Nei tuoi viaggi hai vissuto lunghi periodi di isolamento. Come hai affrontato il lockdown?

Non è stato semplice. Mi alleno da sempre per situazioni difficili. Quando questa emergenza ci ha costretti a casa mi sono tornate alla mente le mie traversate oceaniche, quando trascorrevo settimane chiuso in cabina ad attendere che il tempo migliorasse.

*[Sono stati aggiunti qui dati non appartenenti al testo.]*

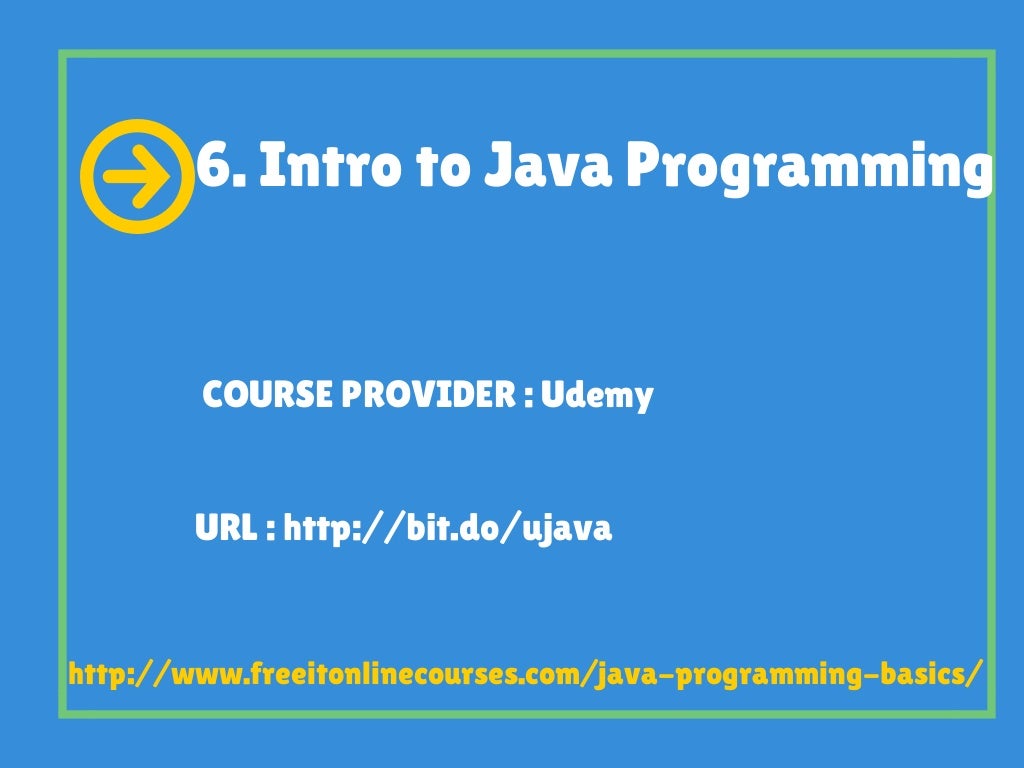 6. Intro to Java Programming

COURSE PROVIDER : Udemy

URL : http://bit.do/ujava

http://www.freeitonlinecourses.com/java-programming-basics/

E nell’attesa di ricominciare a scoprire il mondo hai scritto un libro.

Vuole essere un invito a compiere un viaggio interiore. Come se ti regalassero una corsa breve, nella speranza di farti appassionare alle corse lunghe. È strutturato in sei capitoli, ognuno con un nodo da sciogliere: un elemento che impedisce il giusto fluire delle cose. Così affronto temi come il silenzio, la pazienza, la vulnerabilità.

 

Cosa impareremo da questo 2020?

Nella prima parte del libro accosto questo momento di lockdown a un rito iniziatico, simile a quello che compiono gli adolescenti delle popolazioni indigene per passare all’età adulta. Dobbiamo dimostrare di essere diventati uomini, capaci di prenderci le nostre responsabilità, di individuare gli errori del passato e disegnare una nuova traiettoria per il futuro.

Il tuo viaggio più bello?

Quello fatto in Groenlandia nel 2015 con tutta la famiglia. Siamo andati sulla costa ovest dell’isola per osservare un ghiacciaio da dove si staccano migliaia di iceberg ogni anno. Volevo far vedere alle mie figlie quelle montagne galleggianti, dove avrei posizionato la mia capsula di sopravvivenza.

 

Il più bel ricordo di un Natale passato e il viaggio che invece ti auguri di compiere presto?

Il più bello, non me ne voglia mia moglie, l’ho passato in mezzo all’Atlantico durante la traversata nel 2005. Era una splendida giornata di sole. Mi sono preso una pausa per mangiare il panettone e la razione di cibo più buona che avevo nella stiva. Per questo Natale, invece, mi auguro un momento di ritrovo con la mia famiglia. Anche se adesso non mi sto muovendo, vedo poco le mie figlie perché sono molto impegnate con la scuola. Alla fine di questo anno eccezionale vorrei fare un viaggio in famiglia.

Sperando che il Covid-19 ci abbandoni presto, che anno pensi sarà il 2021?

Mi auguro sia l’anno della ripartenza. Vorrei riprendere il progetto 10 River 1 Ocean: compatibilmente con la pandemia, punto a percorrere quattro fiumi tra gli otto che mi mancano ancora da navigare.

 

Come sarai, come saremo in futuro?

Dovremmo farci trovare preparati a gestire cose simili. Questo microscopico virus ci ha fatto capire che siamo molto vulnerabili. Dobbiamo confrontarci con l’infinitesimamente piccolo. Non vorrei fare la fine dei grandi dinosauri con il topo. I primi si sono estinti, il topo è ancora qua.